Anche lungo la dorsale appenninica emergono segnali rilevanti: una frammentazione delle aree innevate, una riduzione diffusa dello SWE, con hotspot di perdita localizzati lungo l’Appennino centrale e meridionale.
Si tratta di territori in cui la neve è già ora una componente più intermittente del ciclo idrologico rispetto alle Alpi: la riduzione percentuale assume quindi un peso ancora maggiore in termini di disponibilità idrica.
La mappa mostra qualcosa di più di una semplice riduzione nivale: indica una trasformazione nei tempi e nei volumi di rilascio della risorsa idrica. Lo SWE, infatti, rappresenta una variabile chiave per comprendere la disponibilità futura di acqua.
Le riduzioni di SWE sono significative, nell’ordine del –40% / -60% in media a tutte le quote, ma in particolare alle quote sotto i 1500 m.
More to come
Quello presentato è solo un primo risultato, un’anteprima. Le analisi idrologiche sono attualmente in fase di consolidamento e saranno integrate con ulteriori indicatori e variabili per costruire un quadro sempre più completo della risorsa idrica italiana nel contesto del cambiamento climatico: l’umidità dei suoli, l’evapotraspirazione della vegetazione, le portate nei fiumi, gli spessori glaciali. Tutto questo confluirà, in autunno, in un report dettagliato che verrà messo al servizio del sistema di gestione della risorsa idrica nazionale.
Nei prossimi mesi, nuovi dati e nuove elaborazioni permetteranno quindi di approfondire le dinamiche stagionali, analizzare gli impatti a scala di bacino, integrare la componente nivale con altri indicatori di siccità.
Nel contesto della Giornata Mondiale della Terra, queste immagini assumono un valore ancora più significativo perché non sono solo una rappresentazione del cambiamento in atto, ma uno strumento per interpretarlo e anticiparne gli effetti.

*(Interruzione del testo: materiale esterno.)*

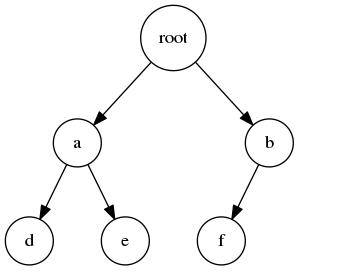 图一:完全二叉树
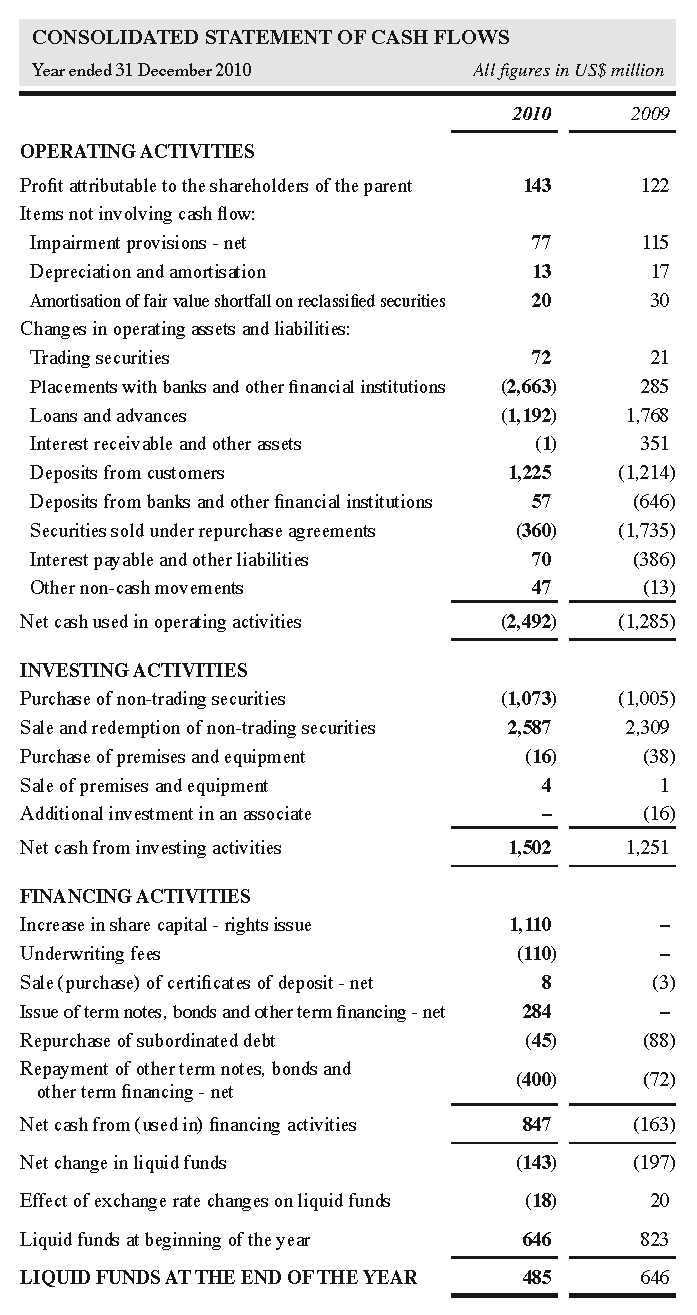 Consolidated Statment of Cash Flows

Osservare oggi come cambierà la neve in Italia nei prossimi decenni significa dotarsi di una conoscenza concreta per orientare decisioni, politiche e strategie di adattamento. Perché il futuro della risorsa idrica non si costruisce solo osservando ciò che accade, ma comprendendo con dati e modelli ciò che accadrà.
- Il progetto IT-WATER è stato finanziato tramite fondi PNRR – NextGen EU. ↩︎
- RCP 8.5, è uno scenario ad alte emissioni, spesso definito “worst-case”, in cui i gas serra continuano a crescere rapidamente per tutto il XXI secolo, portando a concentrazioni di che triplicano o quadruplicano i livelli preindustriali entro il 2100.
RCP 4.5 è, invece, uno scenario definito “di forte mitigazione”, che assume la messa in atto di alcune iniziative per controllare le emissioni.